**Stated problem**: Repeat exactly the lines that run from the one containing "Over what distance" to the end of the data, and leave out all others.

* begin Stored data *

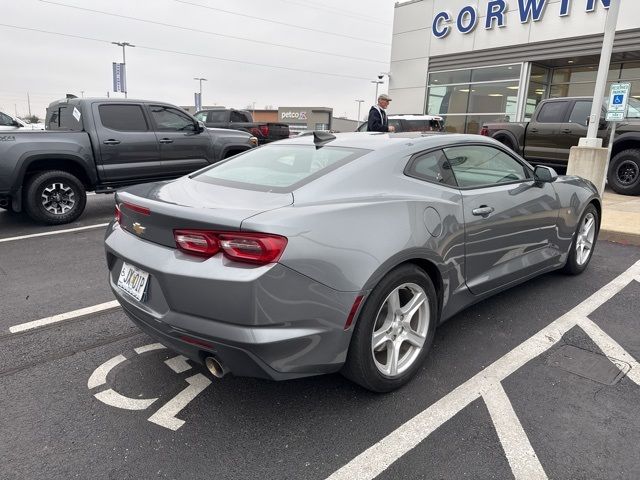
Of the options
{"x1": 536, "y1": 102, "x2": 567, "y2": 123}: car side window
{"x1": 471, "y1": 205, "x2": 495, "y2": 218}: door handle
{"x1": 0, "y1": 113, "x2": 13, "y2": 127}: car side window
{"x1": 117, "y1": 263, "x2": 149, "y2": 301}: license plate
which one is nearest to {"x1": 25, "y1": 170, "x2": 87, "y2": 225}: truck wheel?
{"x1": 117, "y1": 263, "x2": 149, "y2": 301}: license plate

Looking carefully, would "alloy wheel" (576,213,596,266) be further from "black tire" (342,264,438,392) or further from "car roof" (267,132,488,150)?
"black tire" (342,264,438,392)

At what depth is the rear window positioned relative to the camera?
2789mm

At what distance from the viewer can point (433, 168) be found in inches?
124

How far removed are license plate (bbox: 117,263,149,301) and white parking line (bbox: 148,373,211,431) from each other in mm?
614

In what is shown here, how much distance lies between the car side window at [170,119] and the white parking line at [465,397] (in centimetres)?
675

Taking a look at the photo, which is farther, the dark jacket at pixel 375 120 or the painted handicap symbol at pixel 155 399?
the dark jacket at pixel 375 120

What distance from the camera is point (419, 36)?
2003cm

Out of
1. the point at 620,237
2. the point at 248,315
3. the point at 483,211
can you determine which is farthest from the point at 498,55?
the point at 248,315

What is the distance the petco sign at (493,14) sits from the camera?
15203 millimetres

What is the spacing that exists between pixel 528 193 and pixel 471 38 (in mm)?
16649

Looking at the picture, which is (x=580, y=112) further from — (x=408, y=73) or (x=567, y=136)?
(x=408, y=73)

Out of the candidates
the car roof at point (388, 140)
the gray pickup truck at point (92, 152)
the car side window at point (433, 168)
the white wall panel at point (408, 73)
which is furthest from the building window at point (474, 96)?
the car side window at point (433, 168)

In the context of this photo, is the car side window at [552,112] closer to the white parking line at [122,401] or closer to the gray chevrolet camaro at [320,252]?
the gray chevrolet camaro at [320,252]

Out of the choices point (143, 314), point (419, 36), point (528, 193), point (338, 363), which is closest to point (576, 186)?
point (528, 193)
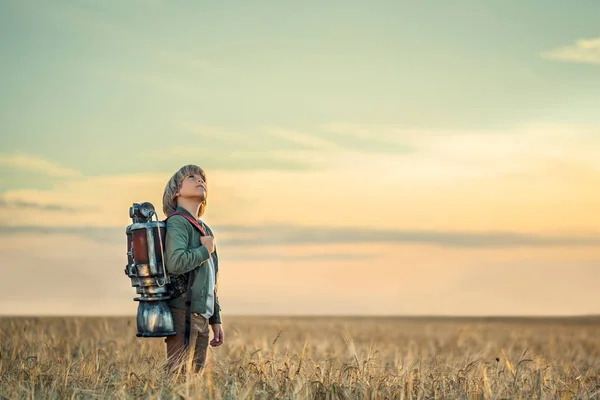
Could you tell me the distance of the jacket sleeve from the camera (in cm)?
728

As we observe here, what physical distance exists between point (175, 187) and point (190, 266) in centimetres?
89

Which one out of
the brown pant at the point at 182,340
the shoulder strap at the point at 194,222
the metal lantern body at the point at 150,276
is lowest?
the brown pant at the point at 182,340

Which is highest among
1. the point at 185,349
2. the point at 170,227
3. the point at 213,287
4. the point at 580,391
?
Answer: the point at 170,227

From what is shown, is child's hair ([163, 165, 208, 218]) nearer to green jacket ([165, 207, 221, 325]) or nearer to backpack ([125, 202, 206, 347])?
green jacket ([165, 207, 221, 325])

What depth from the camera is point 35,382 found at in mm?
7816

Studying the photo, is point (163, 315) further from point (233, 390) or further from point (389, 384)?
point (389, 384)

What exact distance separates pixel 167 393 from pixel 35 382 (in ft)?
5.64

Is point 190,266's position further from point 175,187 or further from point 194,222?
point 175,187

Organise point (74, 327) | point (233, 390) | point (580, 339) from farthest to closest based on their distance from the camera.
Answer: point (580, 339), point (74, 327), point (233, 390)

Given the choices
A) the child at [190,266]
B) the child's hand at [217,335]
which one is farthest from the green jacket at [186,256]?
the child's hand at [217,335]

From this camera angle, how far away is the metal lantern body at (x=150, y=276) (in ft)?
23.9

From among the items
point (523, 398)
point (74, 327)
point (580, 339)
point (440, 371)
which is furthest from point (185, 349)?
point (580, 339)

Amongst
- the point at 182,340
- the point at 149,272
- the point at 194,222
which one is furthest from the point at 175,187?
the point at 182,340

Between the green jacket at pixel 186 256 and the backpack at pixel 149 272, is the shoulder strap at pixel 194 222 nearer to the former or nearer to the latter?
the green jacket at pixel 186 256
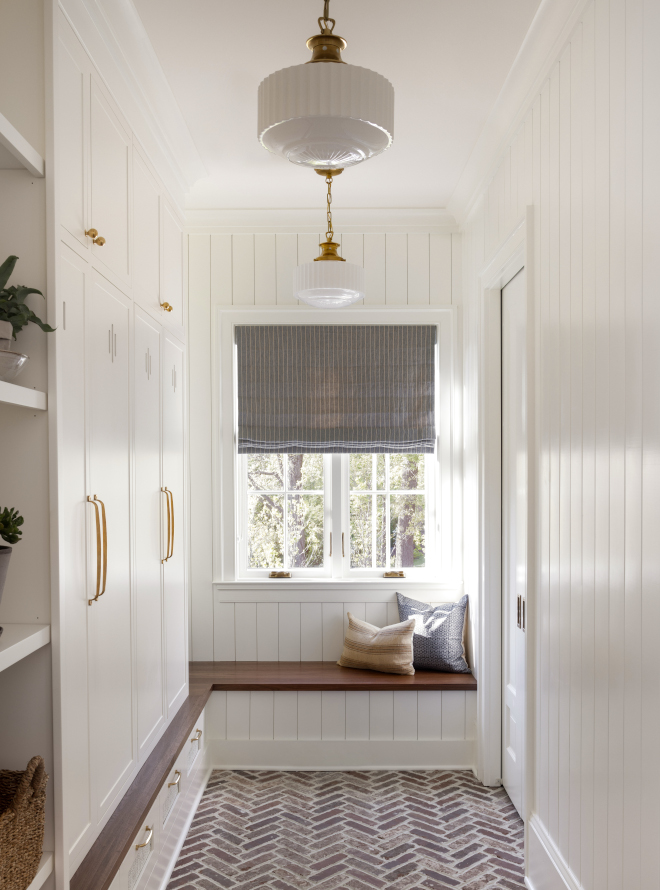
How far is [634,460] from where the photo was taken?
154 centimetres

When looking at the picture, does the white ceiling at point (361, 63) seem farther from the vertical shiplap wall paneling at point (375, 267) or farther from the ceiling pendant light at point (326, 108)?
the ceiling pendant light at point (326, 108)

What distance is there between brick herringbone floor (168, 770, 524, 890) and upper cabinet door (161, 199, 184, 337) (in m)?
2.14

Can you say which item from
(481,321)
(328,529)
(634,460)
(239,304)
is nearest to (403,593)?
(328,529)

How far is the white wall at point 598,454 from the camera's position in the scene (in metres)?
1.48

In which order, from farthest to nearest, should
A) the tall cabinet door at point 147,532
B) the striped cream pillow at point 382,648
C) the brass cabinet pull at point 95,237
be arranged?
the striped cream pillow at point 382,648 < the tall cabinet door at point 147,532 < the brass cabinet pull at point 95,237

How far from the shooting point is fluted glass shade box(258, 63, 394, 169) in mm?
1485

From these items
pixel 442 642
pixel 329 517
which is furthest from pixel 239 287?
pixel 442 642

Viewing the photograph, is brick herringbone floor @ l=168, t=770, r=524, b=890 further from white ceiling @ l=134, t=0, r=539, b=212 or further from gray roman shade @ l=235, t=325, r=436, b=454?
white ceiling @ l=134, t=0, r=539, b=212

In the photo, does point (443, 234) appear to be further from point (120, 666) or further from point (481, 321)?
point (120, 666)

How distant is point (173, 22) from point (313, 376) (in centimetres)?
195

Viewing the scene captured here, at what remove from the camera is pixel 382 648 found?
11.4 ft

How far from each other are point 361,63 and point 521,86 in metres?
0.57

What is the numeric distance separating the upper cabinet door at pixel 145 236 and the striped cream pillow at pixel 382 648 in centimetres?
194

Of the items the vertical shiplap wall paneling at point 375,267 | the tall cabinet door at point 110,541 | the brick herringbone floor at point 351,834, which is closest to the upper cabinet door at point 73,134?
the tall cabinet door at point 110,541
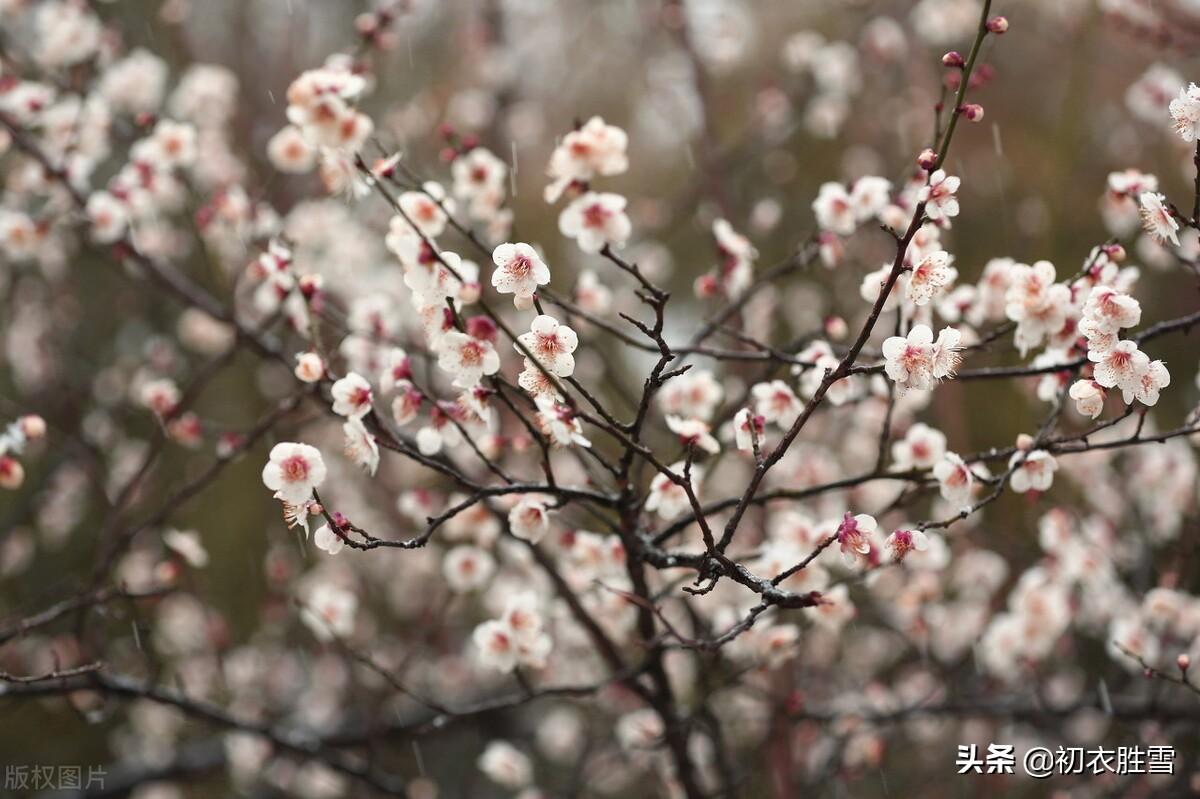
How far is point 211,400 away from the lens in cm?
569

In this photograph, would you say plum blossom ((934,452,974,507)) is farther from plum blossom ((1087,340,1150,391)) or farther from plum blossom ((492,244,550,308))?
plum blossom ((492,244,550,308))

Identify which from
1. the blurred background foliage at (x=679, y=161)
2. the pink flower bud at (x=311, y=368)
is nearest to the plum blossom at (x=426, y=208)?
the pink flower bud at (x=311, y=368)

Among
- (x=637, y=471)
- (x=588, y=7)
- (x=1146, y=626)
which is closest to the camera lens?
(x=637, y=471)

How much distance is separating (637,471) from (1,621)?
178 centimetres

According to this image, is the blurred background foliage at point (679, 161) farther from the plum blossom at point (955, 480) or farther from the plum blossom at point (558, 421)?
the plum blossom at point (558, 421)

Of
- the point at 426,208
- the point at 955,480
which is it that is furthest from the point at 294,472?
the point at 955,480

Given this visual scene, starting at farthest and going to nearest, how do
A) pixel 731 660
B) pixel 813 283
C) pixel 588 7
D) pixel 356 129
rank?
pixel 588 7
pixel 813 283
pixel 731 660
pixel 356 129

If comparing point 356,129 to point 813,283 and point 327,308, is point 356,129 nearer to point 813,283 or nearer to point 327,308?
point 327,308

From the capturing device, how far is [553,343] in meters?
1.65

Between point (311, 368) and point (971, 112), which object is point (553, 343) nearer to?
point (311, 368)

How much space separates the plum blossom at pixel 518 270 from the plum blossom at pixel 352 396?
309mm

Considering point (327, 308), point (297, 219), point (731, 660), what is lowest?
point (731, 660)

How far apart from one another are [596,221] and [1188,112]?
1053mm

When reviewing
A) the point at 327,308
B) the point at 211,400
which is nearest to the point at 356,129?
the point at 327,308
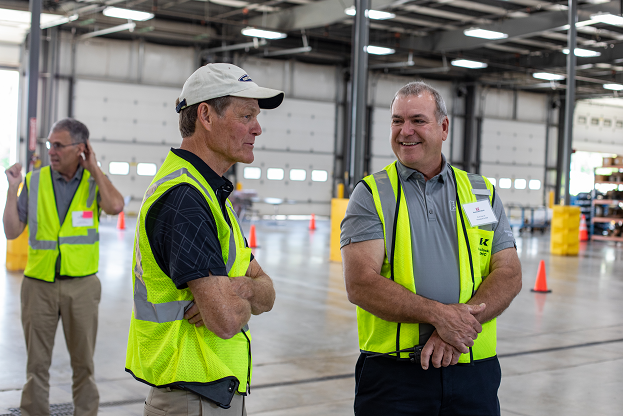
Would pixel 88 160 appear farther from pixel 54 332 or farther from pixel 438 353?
pixel 438 353

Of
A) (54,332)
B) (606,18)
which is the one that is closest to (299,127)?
(606,18)

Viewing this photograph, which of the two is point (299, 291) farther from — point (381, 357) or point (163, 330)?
point (163, 330)

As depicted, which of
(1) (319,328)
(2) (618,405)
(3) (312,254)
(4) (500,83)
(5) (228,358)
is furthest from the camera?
(4) (500,83)

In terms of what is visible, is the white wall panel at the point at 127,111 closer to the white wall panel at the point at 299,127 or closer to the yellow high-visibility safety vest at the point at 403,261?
the white wall panel at the point at 299,127

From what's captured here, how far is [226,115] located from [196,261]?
54 cm

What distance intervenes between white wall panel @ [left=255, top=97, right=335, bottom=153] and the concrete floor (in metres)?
14.6

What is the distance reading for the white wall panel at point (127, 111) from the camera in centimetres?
2358

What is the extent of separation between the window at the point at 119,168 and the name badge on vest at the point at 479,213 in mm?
22713

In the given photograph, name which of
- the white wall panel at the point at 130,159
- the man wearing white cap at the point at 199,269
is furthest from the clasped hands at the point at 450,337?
the white wall panel at the point at 130,159

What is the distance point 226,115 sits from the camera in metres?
2.22

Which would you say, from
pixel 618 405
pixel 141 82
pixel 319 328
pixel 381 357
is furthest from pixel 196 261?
pixel 141 82

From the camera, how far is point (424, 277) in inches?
106

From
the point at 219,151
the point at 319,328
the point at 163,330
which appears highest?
the point at 219,151

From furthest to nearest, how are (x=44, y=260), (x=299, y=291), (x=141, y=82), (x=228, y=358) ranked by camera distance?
(x=141, y=82) < (x=299, y=291) < (x=44, y=260) < (x=228, y=358)
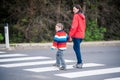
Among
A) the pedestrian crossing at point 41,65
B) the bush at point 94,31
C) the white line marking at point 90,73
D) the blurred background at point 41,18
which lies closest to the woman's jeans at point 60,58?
the pedestrian crossing at point 41,65

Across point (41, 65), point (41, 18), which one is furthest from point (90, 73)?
point (41, 18)

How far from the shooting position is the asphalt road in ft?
41.3

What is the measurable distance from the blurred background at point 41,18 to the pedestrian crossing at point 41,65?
20.2 ft

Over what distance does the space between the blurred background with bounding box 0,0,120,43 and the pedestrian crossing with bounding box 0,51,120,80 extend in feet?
20.2

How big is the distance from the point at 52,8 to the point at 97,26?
335cm

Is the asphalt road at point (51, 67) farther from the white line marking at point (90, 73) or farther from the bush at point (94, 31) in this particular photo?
the bush at point (94, 31)

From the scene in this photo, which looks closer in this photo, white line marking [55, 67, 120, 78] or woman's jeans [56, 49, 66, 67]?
white line marking [55, 67, 120, 78]

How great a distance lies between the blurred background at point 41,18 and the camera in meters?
24.5

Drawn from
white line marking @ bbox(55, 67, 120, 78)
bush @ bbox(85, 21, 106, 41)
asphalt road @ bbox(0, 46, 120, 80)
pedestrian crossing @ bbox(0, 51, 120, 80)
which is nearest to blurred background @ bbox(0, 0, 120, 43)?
bush @ bbox(85, 21, 106, 41)

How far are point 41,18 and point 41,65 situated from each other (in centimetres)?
1037

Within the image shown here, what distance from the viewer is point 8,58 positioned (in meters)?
16.9

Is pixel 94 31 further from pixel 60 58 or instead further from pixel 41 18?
pixel 60 58

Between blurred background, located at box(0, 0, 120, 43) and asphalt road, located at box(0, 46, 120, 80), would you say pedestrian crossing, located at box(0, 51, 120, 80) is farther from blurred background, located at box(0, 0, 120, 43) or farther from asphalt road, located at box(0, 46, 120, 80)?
blurred background, located at box(0, 0, 120, 43)

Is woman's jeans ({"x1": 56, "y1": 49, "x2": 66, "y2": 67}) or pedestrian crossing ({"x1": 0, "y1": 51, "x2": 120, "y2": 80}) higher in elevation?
woman's jeans ({"x1": 56, "y1": 49, "x2": 66, "y2": 67})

* end Stored data *

**Reply to the exercise**:
Over what distance does the space between the blurred background with bounding box 0,0,120,43 and the pedestrian crossing with bounding box 0,51,120,80 extend in feet?
20.2

How big is the distance from the point at 52,8 to the point at 97,26?
335cm

Is the asphalt road at point (51, 67) farther from the white line marking at point (90, 73) or farther from the bush at point (94, 31) in this particular photo?
the bush at point (94, 31)

From the scene in this photo, which looks closer in this photo, white line marking [55, 67, 120, 78] or woman's jeans [56, 49, 66, 67]?
white line marking [55, 67, 120, 78]

How great a distance lies between the blurred background at point 41,18 and the camera in meters?
24.5

Drawn from
white line marking @ bbox(55, 67, 120, 78)
bush @ bbox(85, 21, 106, 41)
asphalt road @ bbox(0, 46, 120, 80)
pedestrian crossing @ bbox(0, 51, 120, 80)
which is nearest to blurred background @ bbox(0, 0, 120, 43)?
bush @ bbox(85, 21, 106, 41)

How far are point 41,18 and point 41,65 situated from each other (in centimetres)?
1037

Within the image shown here, what distance from the viewer is point 8,58 positioned (in meters)?
16.9

Is pixel 94 31 further from pixel 60 58 or instead further from pixel 41 18?
pixel 60 58

Between blurred background, located at box(0, 0, 120, 43) and asphalt road, located at box(0, 46, 120, 80), would you say pedestrian crossing, located at box(0, 51, 120, 80) is farther from blurred background, located at box(0, 0, 120, 43) or farther from asphalt road, located at box(0, 46, 120, 80)?
blurred background, located at box(0, 0, 120, 43)

Is woman's jeans ({"x1": 56, "y1": 49, "x2": 66, "y2": 67}) or pedestrian crossing ({"x1": 0, "y1": 51, "x2": 120, "y2": 80}) higher in elevation?
woman's jeans ({"x1": 56, "y1": 49, "x2": 66, "y2": 67})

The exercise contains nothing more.